* begin *

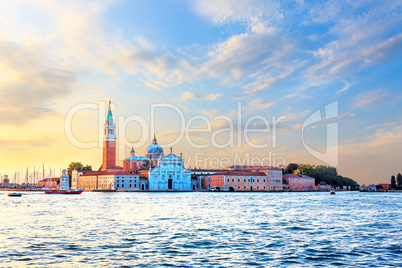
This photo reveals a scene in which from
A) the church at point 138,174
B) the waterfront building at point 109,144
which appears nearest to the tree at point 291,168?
the church at point 138,174

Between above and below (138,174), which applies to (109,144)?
above

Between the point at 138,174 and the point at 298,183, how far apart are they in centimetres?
3658

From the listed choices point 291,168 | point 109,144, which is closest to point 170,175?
point 109,144

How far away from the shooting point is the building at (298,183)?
102 meters

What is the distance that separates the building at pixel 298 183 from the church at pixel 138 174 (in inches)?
802

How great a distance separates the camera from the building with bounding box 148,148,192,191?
9494 cm

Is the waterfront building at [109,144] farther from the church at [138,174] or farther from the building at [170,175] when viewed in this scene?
the building at [170,175]

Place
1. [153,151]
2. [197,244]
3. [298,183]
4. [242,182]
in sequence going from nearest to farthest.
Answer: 1. [197,244]
2. [242,182]
3. [298,183]
4. [153,151]

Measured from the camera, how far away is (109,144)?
108 m

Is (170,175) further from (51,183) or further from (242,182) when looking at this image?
(51,183)

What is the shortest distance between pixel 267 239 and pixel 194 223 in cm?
632

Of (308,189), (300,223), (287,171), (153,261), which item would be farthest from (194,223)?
(287,171)

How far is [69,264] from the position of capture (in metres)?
11.2

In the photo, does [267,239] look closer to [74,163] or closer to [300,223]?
[300,223]
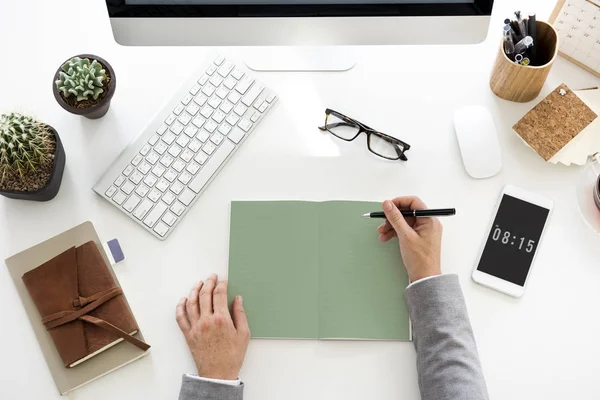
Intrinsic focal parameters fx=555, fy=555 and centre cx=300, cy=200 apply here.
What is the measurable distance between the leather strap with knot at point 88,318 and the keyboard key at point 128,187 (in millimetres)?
177

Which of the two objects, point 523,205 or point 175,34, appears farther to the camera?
point 523,205

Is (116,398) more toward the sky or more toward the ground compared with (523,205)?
more toward the ground

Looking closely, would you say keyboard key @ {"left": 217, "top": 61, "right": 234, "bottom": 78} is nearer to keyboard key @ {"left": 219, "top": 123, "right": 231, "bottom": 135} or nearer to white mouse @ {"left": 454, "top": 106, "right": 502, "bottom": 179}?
keyboard key @ {"left": 219, "top": 123, "right": 231, "bottom": 135}

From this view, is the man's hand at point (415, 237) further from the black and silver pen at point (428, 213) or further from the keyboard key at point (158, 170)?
the keyboard key at point (158, 170)

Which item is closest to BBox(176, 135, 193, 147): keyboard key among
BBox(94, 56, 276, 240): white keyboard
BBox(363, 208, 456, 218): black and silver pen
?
BBox(94, 56, 276, 240): white keyboard

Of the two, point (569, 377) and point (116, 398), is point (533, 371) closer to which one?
point (569, 377)

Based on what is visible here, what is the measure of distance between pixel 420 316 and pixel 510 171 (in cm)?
32

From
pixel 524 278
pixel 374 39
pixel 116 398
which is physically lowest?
pixel 116 398

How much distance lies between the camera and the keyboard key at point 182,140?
3.27ft

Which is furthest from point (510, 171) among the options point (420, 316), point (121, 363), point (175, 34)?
point (121, 363)

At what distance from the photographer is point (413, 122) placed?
3.37 feet

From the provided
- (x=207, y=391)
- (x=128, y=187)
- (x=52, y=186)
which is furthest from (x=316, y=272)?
(x=52, y=186)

* end *

§ TASK DIRECTIONS
Copy all of the records above word for word, leaving out the pictures.

§ THE SOLUTION
This photo reveals a scene in which from
A) the church at point 138,174
B) the waterfront building at point 109,144
which appears nearest to the tree at point 291,168?
the church at point 138,174

Between above and below (138,174), which applies to (109,144)?
above

Between the point at 138,174 and the point at 298,183, how far apart are they in centimetres?
3658

From the listed choices point 291,168 | point 109,144, which is closest to point 170,175?
point 109,144

How far away from the shooting point is the building at (298,183)?
102 meters

What is the distance that separates the building at pixel 298 183 from the church at pixel 138 174 (in inches)?
802

How great a distance separates the camera from the building with bounding box 148,148,192,191?
9494 cm

Is the waterfront building at [109,144] farther from the church at [138,174] or farther from the building at [170,175] when viewed in this scene?
the building at [170,175]

Place
1. [153,151]
2. [197,244]
3. [298,183]
4. [242,182]
in sequence going from nearest to farthest.
Answer: 1. [197,244]
2. [242,182]
3. [298,183]
4. [153,151]

Measured from the camera, how far away is (109,144)?
108 m

Is (170,175) further from (51,183) or further from (242,182) when looking at this image?
(51,183)

What is the shortest distance between pixel 267 239 and pixel 194 223 in cm?
632

Of (308,189), (300,223), (287,171), (153,261), which item would be farthest from (194,223)?
(287,171)

How far is [69,264] from the position of capture (in metres)?
11.2

In the photo, does [267,239] look closer to [74,163] or closer to [300,223]?
[300,223]
Intrinsic focal parameters fx=555, fy=555 and centre cx=300, cy=200 apply here.
What is the measurable distance between the leather strap with knot at point 88,318 and the keyboard key at point 128,187 (in millimetres)?
177

Which of the two objects, point 523,205 or point 175,34, appears farther to the camera?
point 523,205

Is (116,398) more toward the sky or more toward the ground compared with (523,205)?
more toward the ground

Looking closely, would you say keyboard key @ {"left": 217, "top": 61, "right": 234, "bottom": 78} is nearer to keyboard key @ {"left": 219, "top": 123, "right": 231, "bottom": 135} or nearer to white mouse @ {"left": 454, "top": 106, "right": 502, "bottom": 179}?
keyboard key @ {"left": 219, "top": 123, "right": 231, "bottom": 135}

From this view, is the man's hand at point (415, 237) further from the black and silver pen at point (428, 213) or further from the keyboard key at point (158, 170)?
the keyboard key at point (158, 170)

Which item is closest to BBox(176, 135, 193, 147): keyboard key among
BBox(94, 56, 276, 240): white keyboard
BBox(363, 208, 456, 218): black and silver pen
?
BBox(94, 56, 276, 240): white keyboard

Of the two, point (569, 377) and point (116, 398), is point (533, 371) closer to which one?
point (569, 377)

Based on what is visible here, what is the measure of distance between pixel 420 316 and pixel 510 171 (in cm)?
32

From
pixel 524 278
pixel 374 39
pixel 116 398
which is physically lowest?
pixel 116 398

How much distance lies between the camera and the keyboard key at point 182,140?
3.27ft

Which is furthest from point (510, 171) among the options point (420, 316), point (121, 363), point (175, 34)?
point (121, 363)

At what distance from the photographer is point (413, 122) placed?
3.37 feet

From the provided
- (x=207, y=391)
- (x=128, y=187)
- (x=52, y=186)
which is furthest from (x=316, y=272)?
(x=52, y=186)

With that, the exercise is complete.